Legislative effort underway to restore importation of carbines
Here’s a shout-out to U.S. Rep. Cynthia Lummins (R., Wyoming) for introducing a bill to repatriate tens of thousands of vintage M-1 Garand rifles and M-1 Carbines from South Korea, this over the waffling objection of the Obama State Department.
Early last month, Lummins introduced H.R. 2247, the Collectible Firearms Protection Act, which reverses a State Department decision to block the importation of historic M1 Garand rifles and M1 carbines from South Korea.
These World War II-era military small arms were furnished by the United States to South Korea forces more than half a century ago, and no surprise, they are highly sought by collectors and are increasingly popular in marksmanship competitions.
Lummins’ office notes that the rifles are perfectly legal to manufacture and sell in the United States and like all firearm imports they would be subject to the federal rules and regulations governing retail firearm sales. A similar sale from South Korea was approved during the Reagan Administration. Moreover, the current State Department’s interference with the sale runs counter to the intent of Congress, which on two prior occasions amended the law to allow for this kind of transaction.

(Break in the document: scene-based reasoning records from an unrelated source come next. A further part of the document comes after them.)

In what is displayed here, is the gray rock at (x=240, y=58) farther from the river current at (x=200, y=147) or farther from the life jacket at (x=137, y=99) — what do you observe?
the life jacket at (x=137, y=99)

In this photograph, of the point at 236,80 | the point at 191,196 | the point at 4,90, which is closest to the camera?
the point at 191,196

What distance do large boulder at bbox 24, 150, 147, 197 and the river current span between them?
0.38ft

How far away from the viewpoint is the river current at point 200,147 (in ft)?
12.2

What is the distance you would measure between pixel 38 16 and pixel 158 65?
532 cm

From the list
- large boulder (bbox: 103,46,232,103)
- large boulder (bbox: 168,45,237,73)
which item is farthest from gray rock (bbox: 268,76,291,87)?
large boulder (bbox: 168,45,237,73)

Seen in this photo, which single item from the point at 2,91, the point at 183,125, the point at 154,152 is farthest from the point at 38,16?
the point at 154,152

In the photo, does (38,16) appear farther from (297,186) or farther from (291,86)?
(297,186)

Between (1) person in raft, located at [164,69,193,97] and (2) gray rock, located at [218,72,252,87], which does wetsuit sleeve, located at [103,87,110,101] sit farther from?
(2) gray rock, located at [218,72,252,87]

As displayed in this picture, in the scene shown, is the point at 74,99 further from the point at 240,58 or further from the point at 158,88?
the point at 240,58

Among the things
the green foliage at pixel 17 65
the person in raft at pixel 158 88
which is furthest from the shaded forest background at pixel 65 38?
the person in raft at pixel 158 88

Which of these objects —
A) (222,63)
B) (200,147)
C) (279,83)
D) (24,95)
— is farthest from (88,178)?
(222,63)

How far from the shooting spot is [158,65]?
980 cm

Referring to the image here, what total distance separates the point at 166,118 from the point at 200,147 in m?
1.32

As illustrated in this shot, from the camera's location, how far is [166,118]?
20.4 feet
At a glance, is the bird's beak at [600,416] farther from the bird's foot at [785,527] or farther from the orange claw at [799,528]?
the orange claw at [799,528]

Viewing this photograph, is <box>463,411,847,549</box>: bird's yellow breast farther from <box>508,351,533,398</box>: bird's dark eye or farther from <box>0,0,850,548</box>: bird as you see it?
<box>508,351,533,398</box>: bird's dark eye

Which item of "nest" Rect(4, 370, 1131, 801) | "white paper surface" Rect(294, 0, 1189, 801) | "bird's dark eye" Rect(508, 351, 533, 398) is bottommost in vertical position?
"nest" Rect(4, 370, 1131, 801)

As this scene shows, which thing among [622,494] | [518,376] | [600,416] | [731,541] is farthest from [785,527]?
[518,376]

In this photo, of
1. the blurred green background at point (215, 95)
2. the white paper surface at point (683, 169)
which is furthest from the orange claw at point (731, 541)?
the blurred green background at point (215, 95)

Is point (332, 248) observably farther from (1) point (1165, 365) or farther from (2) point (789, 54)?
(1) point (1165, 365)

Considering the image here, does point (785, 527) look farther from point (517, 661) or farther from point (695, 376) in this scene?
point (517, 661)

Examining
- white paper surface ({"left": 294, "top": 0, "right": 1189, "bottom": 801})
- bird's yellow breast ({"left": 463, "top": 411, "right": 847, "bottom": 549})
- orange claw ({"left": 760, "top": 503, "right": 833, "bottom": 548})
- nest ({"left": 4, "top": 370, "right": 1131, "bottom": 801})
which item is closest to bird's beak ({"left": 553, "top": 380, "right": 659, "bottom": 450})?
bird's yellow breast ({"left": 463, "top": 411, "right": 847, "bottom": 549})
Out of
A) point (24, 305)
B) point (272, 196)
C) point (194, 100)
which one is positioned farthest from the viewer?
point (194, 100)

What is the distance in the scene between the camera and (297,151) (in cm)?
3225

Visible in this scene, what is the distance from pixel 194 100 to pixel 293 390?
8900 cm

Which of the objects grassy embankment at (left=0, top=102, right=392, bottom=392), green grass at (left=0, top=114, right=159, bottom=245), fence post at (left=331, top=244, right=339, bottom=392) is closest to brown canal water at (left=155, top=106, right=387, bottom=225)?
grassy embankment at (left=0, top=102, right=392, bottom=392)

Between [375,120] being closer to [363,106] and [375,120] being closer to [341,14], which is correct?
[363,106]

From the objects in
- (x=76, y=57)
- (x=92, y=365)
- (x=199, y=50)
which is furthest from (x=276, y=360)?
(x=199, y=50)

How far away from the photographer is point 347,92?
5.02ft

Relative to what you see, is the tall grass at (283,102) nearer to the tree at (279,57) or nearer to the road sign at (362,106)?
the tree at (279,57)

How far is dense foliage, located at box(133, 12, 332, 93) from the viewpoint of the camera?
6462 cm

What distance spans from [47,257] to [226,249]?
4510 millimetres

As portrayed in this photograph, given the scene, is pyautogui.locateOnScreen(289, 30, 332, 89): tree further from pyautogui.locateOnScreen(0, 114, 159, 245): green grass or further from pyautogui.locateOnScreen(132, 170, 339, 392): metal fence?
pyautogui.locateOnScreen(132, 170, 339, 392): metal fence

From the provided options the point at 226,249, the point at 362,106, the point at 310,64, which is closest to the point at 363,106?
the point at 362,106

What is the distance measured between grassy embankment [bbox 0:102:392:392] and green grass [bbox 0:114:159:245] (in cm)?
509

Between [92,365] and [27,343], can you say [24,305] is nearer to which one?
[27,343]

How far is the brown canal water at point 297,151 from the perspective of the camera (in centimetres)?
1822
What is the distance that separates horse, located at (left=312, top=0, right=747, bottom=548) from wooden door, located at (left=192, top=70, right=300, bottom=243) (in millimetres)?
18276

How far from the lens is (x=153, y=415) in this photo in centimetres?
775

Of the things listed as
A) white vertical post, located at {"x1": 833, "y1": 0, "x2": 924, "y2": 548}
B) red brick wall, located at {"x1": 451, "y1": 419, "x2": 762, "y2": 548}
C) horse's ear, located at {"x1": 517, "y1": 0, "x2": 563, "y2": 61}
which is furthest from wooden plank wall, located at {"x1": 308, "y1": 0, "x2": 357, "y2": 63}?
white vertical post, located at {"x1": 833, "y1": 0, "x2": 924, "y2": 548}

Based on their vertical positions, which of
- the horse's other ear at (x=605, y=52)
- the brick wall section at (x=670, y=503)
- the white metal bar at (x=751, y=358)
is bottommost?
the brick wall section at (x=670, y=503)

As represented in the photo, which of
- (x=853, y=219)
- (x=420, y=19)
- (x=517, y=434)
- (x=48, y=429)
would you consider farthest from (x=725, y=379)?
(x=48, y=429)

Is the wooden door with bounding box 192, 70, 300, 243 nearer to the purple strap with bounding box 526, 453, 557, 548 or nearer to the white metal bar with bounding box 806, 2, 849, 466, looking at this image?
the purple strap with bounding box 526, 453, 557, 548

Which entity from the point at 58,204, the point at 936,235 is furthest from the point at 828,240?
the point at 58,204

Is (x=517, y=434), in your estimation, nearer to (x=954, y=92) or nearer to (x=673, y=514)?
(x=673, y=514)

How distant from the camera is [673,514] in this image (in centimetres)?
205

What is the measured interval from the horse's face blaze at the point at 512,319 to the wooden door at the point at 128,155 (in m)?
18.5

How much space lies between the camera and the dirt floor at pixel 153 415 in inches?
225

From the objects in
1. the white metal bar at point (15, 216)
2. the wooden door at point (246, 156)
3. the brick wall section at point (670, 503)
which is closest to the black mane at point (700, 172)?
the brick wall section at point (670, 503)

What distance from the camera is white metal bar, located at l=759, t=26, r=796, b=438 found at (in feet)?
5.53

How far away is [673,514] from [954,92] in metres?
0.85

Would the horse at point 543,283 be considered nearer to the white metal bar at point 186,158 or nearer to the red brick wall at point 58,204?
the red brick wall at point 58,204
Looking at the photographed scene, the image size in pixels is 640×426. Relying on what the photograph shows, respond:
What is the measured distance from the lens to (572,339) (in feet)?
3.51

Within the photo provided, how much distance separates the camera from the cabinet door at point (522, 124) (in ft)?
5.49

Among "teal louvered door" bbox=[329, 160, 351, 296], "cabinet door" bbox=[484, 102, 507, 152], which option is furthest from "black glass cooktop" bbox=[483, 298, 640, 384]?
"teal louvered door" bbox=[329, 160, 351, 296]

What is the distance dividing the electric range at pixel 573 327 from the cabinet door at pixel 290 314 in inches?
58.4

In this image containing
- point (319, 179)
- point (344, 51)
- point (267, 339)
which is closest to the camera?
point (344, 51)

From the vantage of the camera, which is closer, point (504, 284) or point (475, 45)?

“It’s disappointing that legislation is even necessary to allow U.S. citizens to access perfectly legal and regulated firearms, in this case storied, U.S.-made rifles that are pieces of U.S. military history,” Lummis stated. “This is a political stunt on the part of the State Department, pure and simple, while denying the exercise of Second Amendment rights by law-abiding citizens, firearm collectors, and competitive marksman. The State Department has no business blocking domestic firearm ownership; they are way out of bounds and my legislation will put them back in their place.”
Here on the verge of the 2013 edition of the National Rifle and Pistol Matches at the storied Camp Perry west of Port Clinton on Lake Erie, the timing of the Lummins bill could not be more appropriate. M-1s and Carbines are in great demand for vintage small arms matches there, among other places.
Realistically, with a contentious Congress that cannot agree even on lunch, there likely is little chance the Lummins Garand/Carbine bill will get passed to allow these treasured rifles to be brought back home for sale to caring hands. This is Lummins second try at breaking the State Department logjam on these rifles; her first was in 2010 in a bipartisan effort with U.S. Sen. Jon tester (D., Montana). That went nowhere as well, same reason, Do-Nothing Congress. For its part the Obama administration has played yes-no-yes-no with this issue, to its lasting discredit. This issue has nothing to do with other gun-control issues that Congress is too feckless to handle.
And it is sad that the State Department has to stick its nose into this, just as, on the other hand, it is sad that some ultra right-wing, gun-owning extremists accuse Lummins of little more than political grandstanding ahead of the 2014 elections as she tries to do the right thing.